Перейти на страницу:
Изменить размер шрифта:

1

Карл Ясперс

Ницше и христианство

Ницше и христианство

Введение

Все знают, с какой неслыханной резкостью отвергал Ницше христианство. Например: «Кто выкажет сегодня хоть малейшее колебание в своем отношении к христианству, тому я не протяну и мизинца. Здесь возможна лишь одна позиция: безусловное „Нет“» (XVI, 408)[1].

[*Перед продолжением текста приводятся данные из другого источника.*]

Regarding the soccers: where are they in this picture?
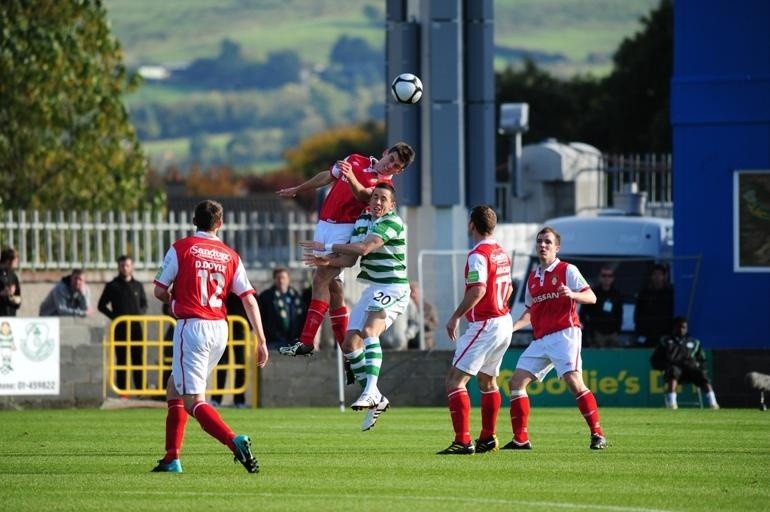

Ницше не устает разоблачать христианство, переходя от негодования к презрению, от спокойного исследования к язвительному памфлету. С удивительной изобретательностью он меняет точки зрения, рассматривая христианские реалии со всех сторон и раздевая их донага. Он усвоил мотивы всех своих предшественников в этой борьбе и положил начало новой войне против христианства — войне небывало радикальной и до конца осознанной.

Зная об этой пламенной вражде, внимательный читатель Ницше не раз встанет в тупик перед некоторыми его высказываниями, на первый взгляд никак не совместимыми с антихристианством. Ницше случается говорить о христианстве так: «Это лучший кусок идеальной жизни, какой мне по-настоящему довелось узнать: я устремился вслед за ним чуть не с пеленок и, думаю, никогда не предавал его в сердце своем» («Письмо к Гасту», 21.7.81). Он может одобрительно высказываться и о воздействии Библии: «Неизменное благоговение перед Библией, сохраняющееся в Европе, в общем, и по сей день, — это, пожалуй, лучший образчик культуры и утончения нравов, каким Европа обязана христианству…» (VII, 249). Более того, Ницше, отпрыск священнических семей по линии обоих родителей, видит в совершенном христианине «благороднейший из человеческих типов», с какими ему приходилось сталкиваться: «Я почитаю за честь, что происхожу из рода, в котором принимали свое христианство всерьез во всех отношениях» (XIV, 358).

Словом, если мы решим перебрать все высказывания Ницше о христианских предметах по отдельности, будь то о «священнослужителе» или о «Церкви», мы натолкнемся на подобные трудносовместимые оценки; правда, отрицательные оценки будут в таком подавляющем большинстве, что положительные просто трудно будет заметить.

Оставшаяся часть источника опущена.